▸ Problems and tasks:
a: Check each statement against the passage on non-firm markets and answer yes or no, quoting the exact words that decide it: (i) Initiating Officials must tell the Market Surveillance Division of NYSE Regulation, Inc. right away when they make such a determination. (ii) While a market is in non-firm mode, the Exchange stops reporting bids and offers. (iii) Non-firm mode may run past 30 minutes without any reaffirmation.
b: Using the passage on non-firm markets, answer these: (i) Members on the Floor are relieved of their obligations under which rule? (ii) What must the Initiating Official(s) monitor during non-firm mode? (iii) After the first review, how often must review and reaffirmation take place?
c: Carry on the passage on non-firm markets past its last sentence.

▸ Passage given:
○ ○ ○ ○ ○ ○ ○

Whenever an Initiating Official(s) make any such determination with respect to any NMS security, such Initiating Official(s) shall immediately notify the Market Surveillance Division of NYSE Regulation, Inc. During any period that the market in an NMS security is in a non-firm mode, members on the Floor shall be relieved of their obligations under Rule 602 of Reg. NMS as applicable to such members under this Rule 60 with respect to such NMS security, but the Exchange shall report bids and offers or revised bids and offers in such NMS security, for publication, on a "best efforts" basis.

During any period that the market in an NMS security is in a non-firm mode, the Initiating Official(s) shall monitor the activity or condition that formed the basis for the determination. No more than 30 minutes after such market has been designated to be in a non-firm mode, the Initiating Official(s) shall review the condition of such market. Continuation of the non-firm mode for longer than 30 minutes shall require the reaffirmation of the Initiating Officials. Such review and reaffirmation shall occur not less frequently than every 30 minutes thereafter while the non-firm mode is in effect.

○ ○ ○ ○ ○ ○ ○

▸ Raw data:
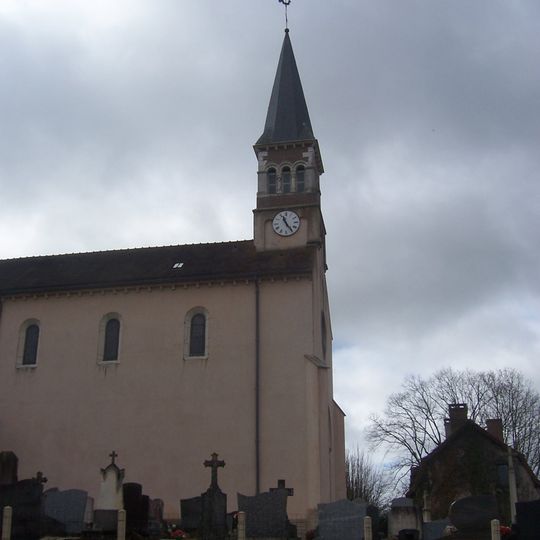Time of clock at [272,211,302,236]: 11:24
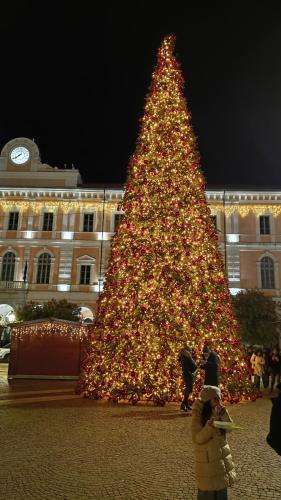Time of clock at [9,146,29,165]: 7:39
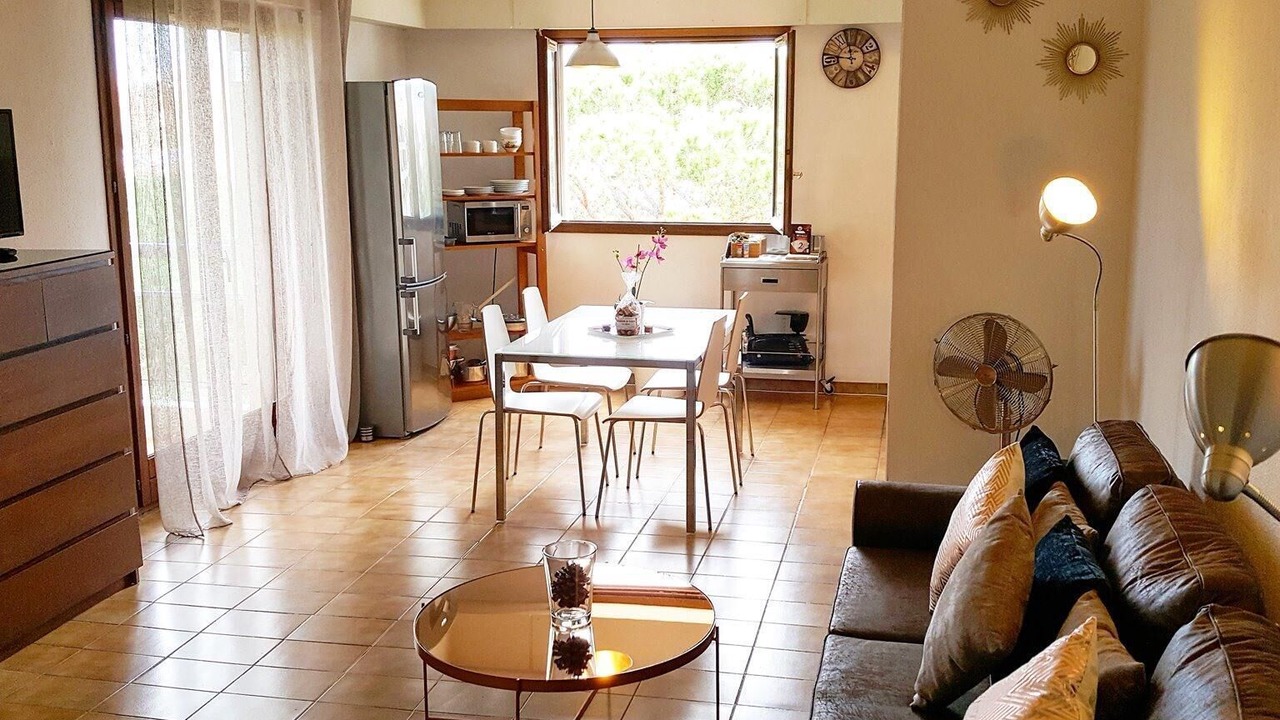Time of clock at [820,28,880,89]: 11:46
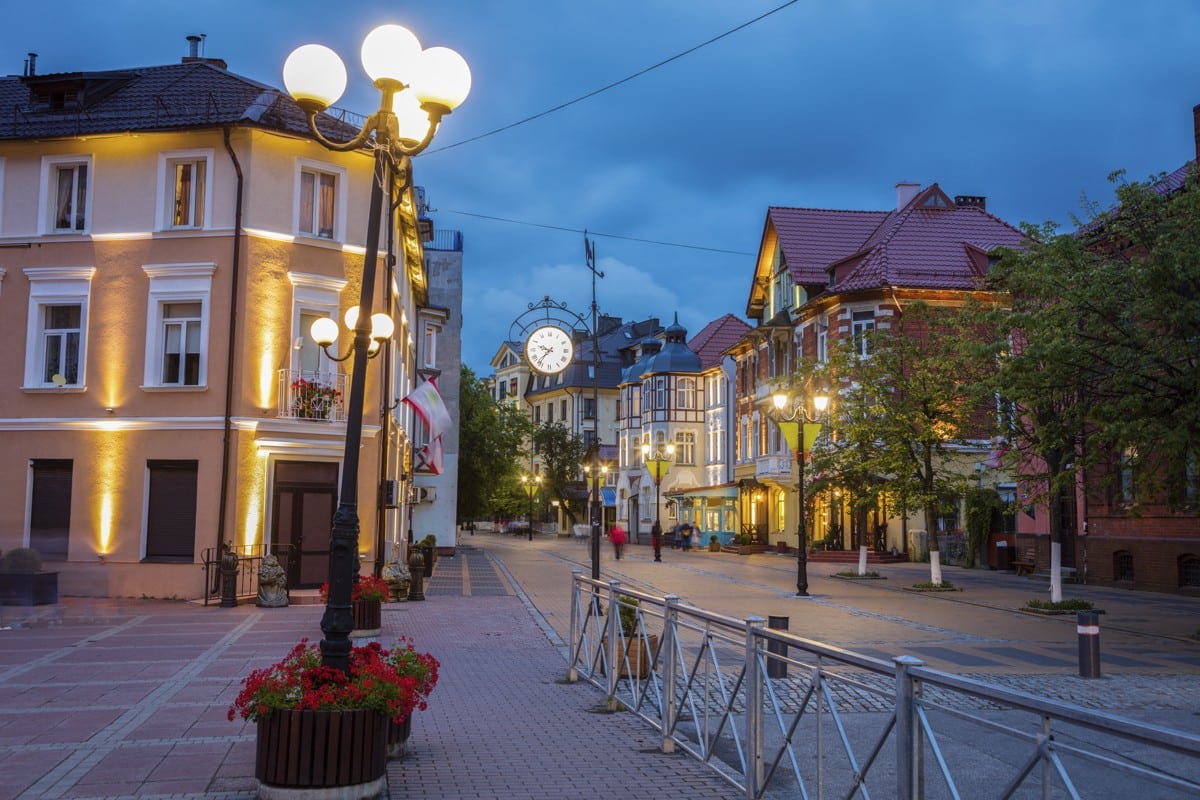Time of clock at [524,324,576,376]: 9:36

○ ○ ○ ○ ○ ○ ○

▸ Written answers:
a:
(i) Yes: "such Initiating Official(s) shall immediately notify the Market Surveillance Division of NYSE Regulation, Inc."
(ii) No: "the Exchange shall report bids and offers or revised bids and offers in such NMS security, for publication, on a "best efforts" basis"
(iii) No: "Continuation of the non-firm mode for longer than 30 minutes shall require the reaffirmation of the Initiating Officials"

b:
(i) Rule 602 of Reg. NMS
(ii) The activity or condition that formed the basis for the determination
(iii) Not less often than every 30 minutes while the non-firm mode is in effect

c:
When the Exchange is once again capable of collecting, processing and making available to vendors bids, offers, quotations sizes and aggregate quotation sizes with respect to an NMS security that is in a non-firm mode in a manner that accurately reflects the current state of the market on the Floor, the Initiating Official(s) or, in the event he or they are not available, another Floor Governor, Senior Floor Official, or Executive Floor Official (or two Floor Officials if a Floor Governor, Senior Floor Official, or Executive Floor Official is not available) shall immediately renotify the Market Surveillance Division and the Initiating Official(s) shall designate the market therein to be in a normal mode. Members on the Floor shall thereupon once again be obligated under Rule 602 under Reg. NMS as applicable to such members under this Rule 60 with respect to such NMS security.

(d) Autoquoting of highest bid/lowest offer. The Exchange will autoquote the NYSE's highest bid or lowest offer to reflect non-marketable limit orders, Floor broker agency interest (also referred to as "e-Quotes") pursuant to the provisions of Rule 70(a)(ii), Floor broker proprietary interest (also referred to as "G-quotes") pursuant to provisions of Section 11(a)(1)(G) of the Securities Exchange Act of 1934 as amended, and DMM interest (also referred to as "s-Quotes") pursuant to the provisions of Rule 104(d)(i) whenever it is at a price higher (lower) than the previously disseminated highest (lowest) bid (offer). When the NYSE's highest bid or lowest offer has been traded with in its entirety, the Exchange will autoquote a new bid or offer reflecting the total size of orders at the next highest (in the case of a bid) or lowest (in the case of an offer) price.

(i) Autoquote will be suspended when (A) the DMM has gapped the quotation in accordance with Exchange policies and procedures, (B) a block-size transaction as defined in Rule 127.10 that involves orders on the Display Book® is being reported manually or (C) a liquidity replenishment point ("LRP") as defined in Exchange Rule 1000(a)(iv), has been reached where the unfilled balance of an automatically executing order is able to trade at a price above (below) the LRP or the price creates a locked or crossed market.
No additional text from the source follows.